> [Activity]
Reproduce precisely the lines between the start of the data below and the line with "A: Puma concolor (mountain lion).", both included.

> [Input data]
^^^^

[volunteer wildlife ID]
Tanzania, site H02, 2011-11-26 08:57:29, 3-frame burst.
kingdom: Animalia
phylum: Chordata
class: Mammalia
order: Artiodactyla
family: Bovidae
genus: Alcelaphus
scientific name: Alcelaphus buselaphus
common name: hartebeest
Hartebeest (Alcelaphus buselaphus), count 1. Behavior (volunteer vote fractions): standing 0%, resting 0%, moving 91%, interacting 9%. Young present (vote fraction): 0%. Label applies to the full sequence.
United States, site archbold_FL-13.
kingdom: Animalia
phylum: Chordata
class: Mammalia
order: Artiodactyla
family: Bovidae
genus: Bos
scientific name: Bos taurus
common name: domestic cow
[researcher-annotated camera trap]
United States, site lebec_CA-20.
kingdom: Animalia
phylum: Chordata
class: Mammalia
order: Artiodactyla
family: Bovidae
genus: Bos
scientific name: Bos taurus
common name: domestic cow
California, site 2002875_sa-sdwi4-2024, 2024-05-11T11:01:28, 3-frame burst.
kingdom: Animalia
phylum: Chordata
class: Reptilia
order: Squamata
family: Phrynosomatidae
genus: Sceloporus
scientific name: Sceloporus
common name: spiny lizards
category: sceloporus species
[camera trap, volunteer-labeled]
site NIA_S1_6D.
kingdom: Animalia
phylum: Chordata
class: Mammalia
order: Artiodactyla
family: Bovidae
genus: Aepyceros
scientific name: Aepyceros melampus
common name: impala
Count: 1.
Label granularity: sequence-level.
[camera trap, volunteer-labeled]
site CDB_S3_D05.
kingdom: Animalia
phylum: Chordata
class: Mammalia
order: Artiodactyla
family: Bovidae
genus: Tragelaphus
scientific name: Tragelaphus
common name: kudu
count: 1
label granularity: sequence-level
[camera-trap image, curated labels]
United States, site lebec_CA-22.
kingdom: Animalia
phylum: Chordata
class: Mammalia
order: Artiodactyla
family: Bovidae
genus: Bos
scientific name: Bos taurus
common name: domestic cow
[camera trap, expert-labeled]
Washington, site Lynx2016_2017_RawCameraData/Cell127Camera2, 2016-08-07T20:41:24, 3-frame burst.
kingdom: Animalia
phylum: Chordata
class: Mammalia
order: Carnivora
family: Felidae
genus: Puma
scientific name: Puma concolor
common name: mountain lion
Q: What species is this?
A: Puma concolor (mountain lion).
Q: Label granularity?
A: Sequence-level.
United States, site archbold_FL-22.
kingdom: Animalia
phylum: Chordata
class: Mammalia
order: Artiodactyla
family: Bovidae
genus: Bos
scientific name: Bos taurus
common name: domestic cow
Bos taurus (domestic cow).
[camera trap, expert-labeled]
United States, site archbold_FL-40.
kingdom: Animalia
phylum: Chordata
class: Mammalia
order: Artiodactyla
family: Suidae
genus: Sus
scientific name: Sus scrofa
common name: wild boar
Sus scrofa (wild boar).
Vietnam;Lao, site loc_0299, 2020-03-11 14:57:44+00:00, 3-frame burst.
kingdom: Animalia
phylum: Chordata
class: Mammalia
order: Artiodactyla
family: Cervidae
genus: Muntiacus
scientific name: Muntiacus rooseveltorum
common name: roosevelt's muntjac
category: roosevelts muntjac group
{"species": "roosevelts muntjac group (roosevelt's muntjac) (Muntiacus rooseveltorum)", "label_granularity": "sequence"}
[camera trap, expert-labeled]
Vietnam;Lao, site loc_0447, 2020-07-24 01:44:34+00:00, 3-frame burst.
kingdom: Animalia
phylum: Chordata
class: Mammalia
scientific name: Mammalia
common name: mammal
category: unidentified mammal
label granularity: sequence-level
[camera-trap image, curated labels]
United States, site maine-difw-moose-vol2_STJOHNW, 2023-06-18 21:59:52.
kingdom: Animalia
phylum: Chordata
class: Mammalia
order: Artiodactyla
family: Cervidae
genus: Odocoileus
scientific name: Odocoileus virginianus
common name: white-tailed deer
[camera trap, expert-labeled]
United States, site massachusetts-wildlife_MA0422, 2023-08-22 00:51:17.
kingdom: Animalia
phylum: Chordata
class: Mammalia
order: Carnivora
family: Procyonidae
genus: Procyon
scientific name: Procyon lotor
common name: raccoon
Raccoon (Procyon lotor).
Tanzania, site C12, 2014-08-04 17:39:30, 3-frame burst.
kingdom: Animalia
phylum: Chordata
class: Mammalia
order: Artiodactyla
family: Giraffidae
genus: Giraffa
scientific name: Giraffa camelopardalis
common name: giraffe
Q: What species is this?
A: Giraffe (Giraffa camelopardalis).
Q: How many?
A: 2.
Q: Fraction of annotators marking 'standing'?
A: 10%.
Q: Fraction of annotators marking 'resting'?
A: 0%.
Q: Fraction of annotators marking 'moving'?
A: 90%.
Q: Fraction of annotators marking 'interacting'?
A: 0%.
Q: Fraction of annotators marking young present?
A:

^^^^

> [Task solution]
[volunteer wildlife ID]
Tanzania, site H02, 2011-11-26 08:57:29, 3-frame burst.
kingdom: Animalia
phylum: Chordata
class: Mammalia
order: Artiodactyla
family: Bovidae
genus: Alcelaphus
scientific name: Alcelaphus buselaphus
common name: hartebeest
Hartebeest (Alcelaphus buselaphus), count 1. Behavior (volunteer vote fractions): standing 0%, resting 0%, moving 91%, interacting 9%. Young present (vote fraction): 0%. Label applies to the full sequence.
United States, site archbold_FL-13.
kingdom: Animalia
phylum: Chordata
class: Mammalia
order: Artiodactyla
family: Bovidae
genus: Bos
scientific name: Bos taurus
common name: domestic cow
[researcher-annotated camera trap]
United States, site lebec_CA-20.
kingdom: Animalia
phylum: Chordata
class: Mammalia
order: Artiodactyla
family: Bovidae
genus: Bos
scientific name: Bos taurus
common name: domestic cow
California, site 2002875_sa-sdwi4-2024, 2024-05-11T11:01:28, 3-frame burst.
kingdom: Animalia
phylum: Chordata
class: Reptilia
order: Squamata
family: Phrynosomatidae
genus: Sceloporus
scientific name: Sceloporus
common name: spiny lizards
category: sceloporus species
[camera trap, volunteer-labeled]
site NIA_S1_6D.
kingdom: Animalia
phylum: Chordata
class: Mammalia
order: Artiodactyla
family: Bovidae
genus: Aepyceros
scientific name: Aepyceros melampus
common name: impala
Count: 1.
Label granularity: sequence-level.
[camera trap, volunteer-labeled]
site CDB_S3_D05.
kingdom: Animalia
phylum: Chordata
class: Mammalia
order: Artiodactyla
family: Bovidae
genus: Tragelaphus
scientific name: Tragelaphus
common name: kudu
count: 1
label granularity: sequence-level
[camera-trap image, curated labels]
United States, site lebec_CA-22.
kingdom: Animalia
phylum: Chordata
class: Mammalia
order: Artiodactyla
family: Bovidae
genus: Bos
scientific name: Bos taurus
common name: domestic cow
[camera trap, expert-labeled]
Washington, site Lynx2016_2017_RawCameraData/Cell127Camera2, 2016-08-07T20:41:24, 3-frame burst.
kingdom: Animalia
phylum: Chordata
class: Mammalia
order: Carnivora
family: Felidae
genus: Puma
scientific name: Puma concolor
common name: mountain lion
Q: What species is this?
A: Puma concolor (mountain lion).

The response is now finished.